思ひ初めし花の色 (7)
早すぎる。
人込みを抜けて走りながら、悟空は考えていた。
光明から連絡がきたのはついさっきだ。たぶん、こうなることを予想して、その前から気づかれないように注意して、つけていたんだろう。
とりあえず人のいないところにいかなくては。
多少のことであれば『事故』で片付けてしまうような連中だ。他人を巻き込むわけにはいかない。
遊園地を飛び出て、開発中のビルが立ち並ぶ区域にと足を向ける。
足には自信があった。
もうだいぶ追っ手との距離は開いているはずだ。
周囲に人の気配がないのを確認して、悟空は、自分の背丈よりの高くに張り巡らされた壁を身軽に乗り越えると、まだ骨組みだけの建物の一角に身を隠した。
ここで追っ手をやり過ごして、それから、光明に連絡して迎えに来てもらう。
それが最善の方法。
大きく深呼吸をして、息を整える。
今までにも、幾度か危険な目には合っていた。
覚悟もしている。だから、大丈夫。
気を落ち着けようとしながら、少し強張ってしまっている手を結んだり開いたりする。
いざというときに体が動かないようでは困る。
いや、困るだけではすまない――。
手の動きが止まった。
悟空は視線を落とし、目を凝らすように、じっと手のひらを見つめた。
この手。
この手は――。
それから、ぎゅっと手を握り締める。
ダメだ。
と、頭の中で自分を戒める。
今はダメだ、そんなことを考えては。
もっと違う――。
もっと、違う、なにか。
綺麗なものを。
そこで、ふいに三蔵の姿が頭に浮かんだ。
綺麗な人。
ふっと、悟空の体から余分な力が抜けた。
脳裏に浮かぶその姿に、そんな場合ではないのに、自然と笑みが浮かんでくる。
本当に綺麗な人だった。
あんなに煌びやかな、宝石のような光彩を放つ夜景をバックにしても、まったく色あせないその姿。それどころか、光はその美貌にいっそう華を添え、淡く輝く金色の髪が夢のように見えた。
そして、その顔が間近に迫って――。
そのときのことを思い出し、悟空の心臓は鼓動をひとつ、大きく跳ね上げた。
抱き寄せられた。
顔が近づいてきた。
そして、唇に吐息を感じた。
ぎゅっと、自分自身を抱きかかえるように、手を交差させて自分の腕を掴む。
ヘンだ。
絶対に、ヘンだ。
あの人に対して、こんな気持ちを覚えることは、本当にヘンなことだ。
だけど、初めて見たときから。
綺麗だ、というだけではなく。
――惹かれていた。
姿だけではなく、その存在自体に。
でも。
悟空は、乱れる心臓を宥めるように、大きく息をついた。
それはどこか切なげなため息にも似ていた。
でも、封印しなくてはならない、この想いは。たとえ、ここから無事に帰れたとしても。
ぎゅっと目を瞑って、その姿を脳裏から消そうとする。
と、その耳に、突然、足音が聞こえてきた。
一瞬で今まで考えていたことのすべてを忘れ、体を緊張させる。だけど、いつでも動けるように。反応できるように。

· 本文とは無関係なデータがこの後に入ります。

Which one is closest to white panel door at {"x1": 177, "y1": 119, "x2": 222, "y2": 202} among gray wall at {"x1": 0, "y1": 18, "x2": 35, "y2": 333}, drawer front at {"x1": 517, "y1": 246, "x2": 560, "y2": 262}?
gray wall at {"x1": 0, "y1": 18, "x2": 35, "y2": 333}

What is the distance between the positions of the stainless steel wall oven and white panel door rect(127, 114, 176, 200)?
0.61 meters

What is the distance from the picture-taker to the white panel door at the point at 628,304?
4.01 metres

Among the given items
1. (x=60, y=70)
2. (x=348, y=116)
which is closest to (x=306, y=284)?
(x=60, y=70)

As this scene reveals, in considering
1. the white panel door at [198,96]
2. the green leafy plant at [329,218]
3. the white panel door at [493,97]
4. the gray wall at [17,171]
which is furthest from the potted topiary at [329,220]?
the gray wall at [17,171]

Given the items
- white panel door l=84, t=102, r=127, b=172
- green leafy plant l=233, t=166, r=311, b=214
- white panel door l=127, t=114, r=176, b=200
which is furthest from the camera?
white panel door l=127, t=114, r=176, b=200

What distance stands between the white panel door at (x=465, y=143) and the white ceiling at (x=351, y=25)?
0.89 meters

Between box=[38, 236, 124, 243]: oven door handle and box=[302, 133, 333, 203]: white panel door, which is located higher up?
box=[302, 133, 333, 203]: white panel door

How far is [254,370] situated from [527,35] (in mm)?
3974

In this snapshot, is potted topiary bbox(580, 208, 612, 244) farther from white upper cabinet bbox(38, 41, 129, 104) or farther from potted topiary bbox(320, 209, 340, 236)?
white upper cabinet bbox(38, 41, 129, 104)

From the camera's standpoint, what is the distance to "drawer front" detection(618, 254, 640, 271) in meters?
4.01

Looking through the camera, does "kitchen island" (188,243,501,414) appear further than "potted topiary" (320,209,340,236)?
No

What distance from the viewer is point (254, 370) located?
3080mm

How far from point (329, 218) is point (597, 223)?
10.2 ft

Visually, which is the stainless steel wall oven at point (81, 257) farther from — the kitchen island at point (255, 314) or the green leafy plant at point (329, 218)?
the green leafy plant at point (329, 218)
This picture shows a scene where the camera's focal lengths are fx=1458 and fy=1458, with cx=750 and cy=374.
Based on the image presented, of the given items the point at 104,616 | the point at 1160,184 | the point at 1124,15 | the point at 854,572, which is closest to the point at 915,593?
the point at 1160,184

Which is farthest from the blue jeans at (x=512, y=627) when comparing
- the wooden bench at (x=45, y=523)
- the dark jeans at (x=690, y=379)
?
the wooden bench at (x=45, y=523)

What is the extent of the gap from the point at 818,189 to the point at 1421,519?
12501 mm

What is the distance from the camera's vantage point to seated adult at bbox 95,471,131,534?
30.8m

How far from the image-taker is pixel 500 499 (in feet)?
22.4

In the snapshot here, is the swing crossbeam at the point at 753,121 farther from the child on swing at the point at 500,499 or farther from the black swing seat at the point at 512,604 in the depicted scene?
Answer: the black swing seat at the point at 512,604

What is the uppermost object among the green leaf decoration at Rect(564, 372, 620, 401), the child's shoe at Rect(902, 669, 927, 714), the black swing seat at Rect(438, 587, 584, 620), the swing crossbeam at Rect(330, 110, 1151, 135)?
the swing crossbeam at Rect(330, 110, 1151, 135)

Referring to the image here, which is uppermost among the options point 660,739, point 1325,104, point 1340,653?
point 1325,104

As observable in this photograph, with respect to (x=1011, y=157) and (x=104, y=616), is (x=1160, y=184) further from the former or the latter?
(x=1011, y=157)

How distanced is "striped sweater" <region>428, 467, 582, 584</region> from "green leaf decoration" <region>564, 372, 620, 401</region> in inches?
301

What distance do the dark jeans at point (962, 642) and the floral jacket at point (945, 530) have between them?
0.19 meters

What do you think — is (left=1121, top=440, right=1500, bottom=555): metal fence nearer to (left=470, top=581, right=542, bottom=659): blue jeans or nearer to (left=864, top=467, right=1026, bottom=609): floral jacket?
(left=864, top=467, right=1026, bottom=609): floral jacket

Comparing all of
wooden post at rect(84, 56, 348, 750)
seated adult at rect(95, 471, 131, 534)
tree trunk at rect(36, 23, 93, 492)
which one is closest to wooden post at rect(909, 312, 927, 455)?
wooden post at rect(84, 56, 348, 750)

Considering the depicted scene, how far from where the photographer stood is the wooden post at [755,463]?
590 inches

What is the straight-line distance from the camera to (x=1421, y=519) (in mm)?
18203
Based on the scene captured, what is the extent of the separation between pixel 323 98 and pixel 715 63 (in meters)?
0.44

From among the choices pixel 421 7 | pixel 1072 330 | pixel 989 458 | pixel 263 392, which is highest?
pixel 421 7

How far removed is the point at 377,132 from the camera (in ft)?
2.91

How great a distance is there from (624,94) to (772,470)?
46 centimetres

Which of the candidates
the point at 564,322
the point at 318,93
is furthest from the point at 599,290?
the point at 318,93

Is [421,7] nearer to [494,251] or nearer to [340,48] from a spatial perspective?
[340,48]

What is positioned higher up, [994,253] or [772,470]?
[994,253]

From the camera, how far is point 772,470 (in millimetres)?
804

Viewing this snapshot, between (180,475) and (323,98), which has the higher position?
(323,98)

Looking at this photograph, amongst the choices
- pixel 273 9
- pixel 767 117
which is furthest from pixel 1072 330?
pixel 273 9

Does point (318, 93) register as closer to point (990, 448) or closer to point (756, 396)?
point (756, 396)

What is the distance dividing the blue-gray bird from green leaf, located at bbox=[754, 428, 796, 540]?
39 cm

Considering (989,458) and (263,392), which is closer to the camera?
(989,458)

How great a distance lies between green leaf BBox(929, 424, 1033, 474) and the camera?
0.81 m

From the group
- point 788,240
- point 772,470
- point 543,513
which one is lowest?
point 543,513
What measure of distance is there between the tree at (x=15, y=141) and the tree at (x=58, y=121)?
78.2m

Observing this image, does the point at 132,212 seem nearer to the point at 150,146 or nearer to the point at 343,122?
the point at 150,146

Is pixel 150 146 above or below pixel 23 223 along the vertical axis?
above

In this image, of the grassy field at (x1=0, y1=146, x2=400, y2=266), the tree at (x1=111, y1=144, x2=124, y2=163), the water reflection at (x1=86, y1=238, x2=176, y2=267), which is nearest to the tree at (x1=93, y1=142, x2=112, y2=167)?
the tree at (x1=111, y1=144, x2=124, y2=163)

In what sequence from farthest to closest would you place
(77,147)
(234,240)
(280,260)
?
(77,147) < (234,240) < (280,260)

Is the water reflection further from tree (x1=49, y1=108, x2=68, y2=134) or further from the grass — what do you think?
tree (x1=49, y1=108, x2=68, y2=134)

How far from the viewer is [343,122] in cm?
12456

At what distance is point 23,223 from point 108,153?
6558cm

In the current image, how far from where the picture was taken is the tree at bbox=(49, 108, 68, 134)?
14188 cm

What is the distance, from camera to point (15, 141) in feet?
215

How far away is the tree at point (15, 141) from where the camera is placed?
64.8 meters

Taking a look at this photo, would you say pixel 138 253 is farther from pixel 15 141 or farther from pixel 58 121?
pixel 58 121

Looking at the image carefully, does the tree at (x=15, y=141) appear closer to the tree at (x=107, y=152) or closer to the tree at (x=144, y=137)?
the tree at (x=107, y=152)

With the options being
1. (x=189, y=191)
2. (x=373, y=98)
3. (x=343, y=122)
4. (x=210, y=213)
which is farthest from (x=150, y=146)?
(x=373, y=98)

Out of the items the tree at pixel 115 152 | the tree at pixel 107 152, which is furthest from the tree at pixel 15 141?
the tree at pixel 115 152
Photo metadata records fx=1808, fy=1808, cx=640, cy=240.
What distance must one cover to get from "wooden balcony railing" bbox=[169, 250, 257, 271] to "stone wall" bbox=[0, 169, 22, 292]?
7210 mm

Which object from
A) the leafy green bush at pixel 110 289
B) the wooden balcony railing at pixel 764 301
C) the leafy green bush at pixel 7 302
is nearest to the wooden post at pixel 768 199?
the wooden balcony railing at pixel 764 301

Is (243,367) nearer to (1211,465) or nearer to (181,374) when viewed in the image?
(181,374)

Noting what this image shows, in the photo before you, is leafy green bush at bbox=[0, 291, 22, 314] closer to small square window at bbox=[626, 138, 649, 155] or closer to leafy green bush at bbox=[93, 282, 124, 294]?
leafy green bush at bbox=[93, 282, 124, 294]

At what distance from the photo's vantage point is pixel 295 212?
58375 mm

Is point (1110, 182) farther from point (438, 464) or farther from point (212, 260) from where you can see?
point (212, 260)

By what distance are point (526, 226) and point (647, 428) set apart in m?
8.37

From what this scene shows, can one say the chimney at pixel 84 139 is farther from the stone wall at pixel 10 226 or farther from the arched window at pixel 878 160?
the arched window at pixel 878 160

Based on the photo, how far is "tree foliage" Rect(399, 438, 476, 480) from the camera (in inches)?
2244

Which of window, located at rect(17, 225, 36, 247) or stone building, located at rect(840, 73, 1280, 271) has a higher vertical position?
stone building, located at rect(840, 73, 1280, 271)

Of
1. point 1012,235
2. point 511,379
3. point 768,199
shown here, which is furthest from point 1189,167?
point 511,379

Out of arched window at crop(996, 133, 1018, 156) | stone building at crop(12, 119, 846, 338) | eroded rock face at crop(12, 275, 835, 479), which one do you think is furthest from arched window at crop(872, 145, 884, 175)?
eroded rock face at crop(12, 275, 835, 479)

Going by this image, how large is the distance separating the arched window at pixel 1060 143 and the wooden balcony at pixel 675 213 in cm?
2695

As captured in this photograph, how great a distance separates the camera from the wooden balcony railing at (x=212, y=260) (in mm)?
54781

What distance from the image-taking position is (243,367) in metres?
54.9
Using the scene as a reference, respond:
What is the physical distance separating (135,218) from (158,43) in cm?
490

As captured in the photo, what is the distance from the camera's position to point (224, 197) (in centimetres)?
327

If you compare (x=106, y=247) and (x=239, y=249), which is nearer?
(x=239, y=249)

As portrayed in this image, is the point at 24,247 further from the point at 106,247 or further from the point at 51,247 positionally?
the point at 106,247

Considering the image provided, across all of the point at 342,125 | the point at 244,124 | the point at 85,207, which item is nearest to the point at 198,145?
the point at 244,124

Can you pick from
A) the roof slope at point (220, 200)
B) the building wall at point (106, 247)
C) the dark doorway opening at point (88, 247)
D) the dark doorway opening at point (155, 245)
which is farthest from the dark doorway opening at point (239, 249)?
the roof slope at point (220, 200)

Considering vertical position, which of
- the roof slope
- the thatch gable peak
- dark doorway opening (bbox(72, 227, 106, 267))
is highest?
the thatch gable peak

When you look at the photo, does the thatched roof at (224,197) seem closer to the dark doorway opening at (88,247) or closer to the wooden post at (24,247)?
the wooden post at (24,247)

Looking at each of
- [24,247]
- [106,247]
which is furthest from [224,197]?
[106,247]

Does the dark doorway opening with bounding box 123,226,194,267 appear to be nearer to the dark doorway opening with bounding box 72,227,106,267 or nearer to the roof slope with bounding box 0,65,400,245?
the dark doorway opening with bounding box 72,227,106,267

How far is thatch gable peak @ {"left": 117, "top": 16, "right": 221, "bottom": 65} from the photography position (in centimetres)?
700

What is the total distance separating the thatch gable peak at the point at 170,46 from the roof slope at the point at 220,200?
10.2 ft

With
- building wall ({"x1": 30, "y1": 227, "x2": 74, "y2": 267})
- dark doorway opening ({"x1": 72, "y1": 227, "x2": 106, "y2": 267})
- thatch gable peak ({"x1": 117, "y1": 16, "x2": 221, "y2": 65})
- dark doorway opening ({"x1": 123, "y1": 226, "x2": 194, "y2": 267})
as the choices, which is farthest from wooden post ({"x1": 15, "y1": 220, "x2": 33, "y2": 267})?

危険を前にすると、かえって体が滑らかに動く。先ほどまでの強張りは嘘のように消えていた。
それは長年の間に培ってきたもの。
足音は近づいてくる。
息を殺し、柱の影に身を潜め、悟空はじっとその足音を耳で追った。
あと三歩。
あと二歩。
あと……。
浅く息を吐き出し、先手必勝と足を踏み出そうとした瞬間。
「出て来い」
もう聞きなれた、低い声が響いた。